■ **Task prompt**
Extract every line of the material below and reproduce each one word for word, in its original order.

■ **Material for the task**

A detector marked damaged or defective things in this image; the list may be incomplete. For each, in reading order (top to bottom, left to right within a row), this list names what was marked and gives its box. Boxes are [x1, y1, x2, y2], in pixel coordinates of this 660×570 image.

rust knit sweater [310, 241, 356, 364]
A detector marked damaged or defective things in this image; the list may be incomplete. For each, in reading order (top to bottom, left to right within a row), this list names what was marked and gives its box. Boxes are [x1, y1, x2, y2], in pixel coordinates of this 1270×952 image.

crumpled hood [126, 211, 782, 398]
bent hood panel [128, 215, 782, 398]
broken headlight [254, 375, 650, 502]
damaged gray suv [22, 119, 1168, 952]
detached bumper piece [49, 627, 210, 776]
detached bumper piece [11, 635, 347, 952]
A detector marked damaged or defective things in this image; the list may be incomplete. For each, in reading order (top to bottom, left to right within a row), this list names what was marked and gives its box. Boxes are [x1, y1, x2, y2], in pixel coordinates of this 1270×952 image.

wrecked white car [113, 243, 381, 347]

■ **Result of the exercise**
A detector marked damaged or defective things in this image; the list may be incomplete. For each, in reading order (top to bottom, left to right within a row), this list names what was marked and gives its box. Boxes are [x1, y1, x2, y2], in pixel coordinates of this 660×570 image.

rust knit sweater [310, 241, 356, 364]
A detector marked damaged or defective things in this image; the list may be incomplete. For each, in reading order (top to bottom, left to right within a row), this list names what was marked and gives its box. Boxes are [x1, y1, x2, y2], in pixel coordinates of this 1270×952 image.

crumpled hood [126, 211, 782, 398]
bent hood panel [128, 215, 782, 398]
broken headlight [254, 375, 650, 502]
damaged gray suv [22, 119, 1168, 952]
detached bumper piece [49, 627, 210, 776]
detached bumper piece [11, 635, 347, 952]
A detector marked damaged or defective things in this image; the list may be incomplete. For each, in reading order (top to bottom, left to right within a row), this list names what was marked and gives its box. Boxes are [x1, y1, x2, y2], in pixel coordinates of this 1270×952 image.

wrecked white car [113, 243, 381, 347]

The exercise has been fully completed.